What to work on
Your task is to print all of the data word for word.

Dataset excerpt:
+===+
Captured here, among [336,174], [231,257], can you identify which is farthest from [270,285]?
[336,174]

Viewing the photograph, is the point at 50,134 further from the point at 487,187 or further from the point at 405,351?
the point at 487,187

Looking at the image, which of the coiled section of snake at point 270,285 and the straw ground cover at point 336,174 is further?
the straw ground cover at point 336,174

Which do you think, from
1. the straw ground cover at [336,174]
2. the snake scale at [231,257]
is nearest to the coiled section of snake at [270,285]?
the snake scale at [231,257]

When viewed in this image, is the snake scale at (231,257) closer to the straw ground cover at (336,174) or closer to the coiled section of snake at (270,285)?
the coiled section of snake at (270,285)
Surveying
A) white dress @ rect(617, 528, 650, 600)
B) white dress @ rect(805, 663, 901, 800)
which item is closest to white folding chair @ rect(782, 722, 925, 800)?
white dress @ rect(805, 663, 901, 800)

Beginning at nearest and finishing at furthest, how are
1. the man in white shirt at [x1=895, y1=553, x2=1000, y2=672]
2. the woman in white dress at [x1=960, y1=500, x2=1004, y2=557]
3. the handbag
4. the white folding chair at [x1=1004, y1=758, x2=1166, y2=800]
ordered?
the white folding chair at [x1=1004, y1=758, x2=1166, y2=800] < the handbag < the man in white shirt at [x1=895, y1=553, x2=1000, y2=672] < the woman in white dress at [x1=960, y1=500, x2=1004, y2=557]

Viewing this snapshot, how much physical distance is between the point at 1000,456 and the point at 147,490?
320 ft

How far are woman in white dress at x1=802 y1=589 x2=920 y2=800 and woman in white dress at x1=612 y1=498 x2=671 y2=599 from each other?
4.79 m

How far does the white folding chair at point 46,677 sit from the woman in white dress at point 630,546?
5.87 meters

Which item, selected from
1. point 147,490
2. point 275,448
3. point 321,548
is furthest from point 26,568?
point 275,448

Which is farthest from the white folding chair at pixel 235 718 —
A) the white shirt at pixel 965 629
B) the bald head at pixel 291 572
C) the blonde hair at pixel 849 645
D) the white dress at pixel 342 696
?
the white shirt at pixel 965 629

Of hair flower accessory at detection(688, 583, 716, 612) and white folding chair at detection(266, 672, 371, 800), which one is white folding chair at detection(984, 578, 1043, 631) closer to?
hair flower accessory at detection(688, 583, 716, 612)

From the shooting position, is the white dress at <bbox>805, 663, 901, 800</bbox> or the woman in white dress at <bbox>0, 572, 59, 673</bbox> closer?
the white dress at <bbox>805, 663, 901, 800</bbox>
+===+
Answer
Captured here, among [336,174], [231,257], can you identify which is farthest from [270,285]?
[336,174]

Viewing the photograph, is the point at 50,134 further from the point at 487,187 or further from the point at 405,351?
the point at 487,187

Looking at the image, which of the coiled section of snake at point 270,285 and the straw ground cover at point 336,174 is further?
the straw ground cover at point 336,174

Which do you think, from
1. the straw ground cover at [336,174]
2. the snake scale at [231,257]
is nearest to the coiled section of snake at [270,285]?
the snake scale at [231,257]

When viewed in this image, is the snake scale at (231,257) closer to the straw ground cover at (336,174) or closer to the coiled section of snake at (270,285)?
the coiled section of snake at (270,285)
Surveying
A) white dress @ rect(617, 528, 650, 600)
B) white dress @ rect(805, 663, 901, 800)
which item is closest to white folding chair @ rect(782, 722, 925, 800)?
white dress @ rect(805, 663, 901, 800)

Beginning at nearest and finishing at furthest, how are
1. the man in white shirt at [x1=895, y1=553, x2=1000, y2=672]
2. the woman in white dress at [x1=960, y1=500, x2=1004, y2=557]
3. the handbag
4. the white folding chair at [x1=1004, y1=758, x2=1166, y2=800]
ordered?
the white folding chair at [x1=1004, y1=758, x2=1166, y2=800] < the handbag < the man in white shirt at [x1=895, y1=553, x2=1000, y2=672] < the woman in white dress at [x1=960, y1=500, x2=1004, y2=557]

Viewing this snapshot, how much physical distance is between the point at 1000,456 and the point at 147,490?
320 ft

How far are woman in white dress at x1=802 y1=589 x2=920 y2=800 and woman in white dress at x1=612 y1=498 x2=671 y2=599 from each other?
4.79 m

How far does the white folding chair at point 46,677 sit from the woman in white dress at point 630,546?
5.87 meters

Which item, selected from
1. point 147,490
2. point 275,448
3. point 321,548
is furthest from point 26,568?
point 275,448

Which is farthest from the white folding chair at pixel 235 718 —
A) the white shirt at pixel 965 629
B) the bald head at pixel 291 572
C) the blonde hair at pixel 849 645
D) the white dress at pixel 342 696
?
the white shirt at pixel 965 629

Of hair flower accessory at detection(688, 583, 716, 612) and white folding chair at detection(266, 672, 371, 800), which one is white folding chair at detection(984, 578, 1043, 631) closer to?
hair flower accessory at detection(688, 583, 716, 612)

From the shooting position, is the white dress at <bbox>805, 663, 901, 800</bbox> or the woman in white dress at <bbox>0, 572, 59, 673</bbox> closer?
the white dress at <bbox>805, 663, 901, 800</bbox>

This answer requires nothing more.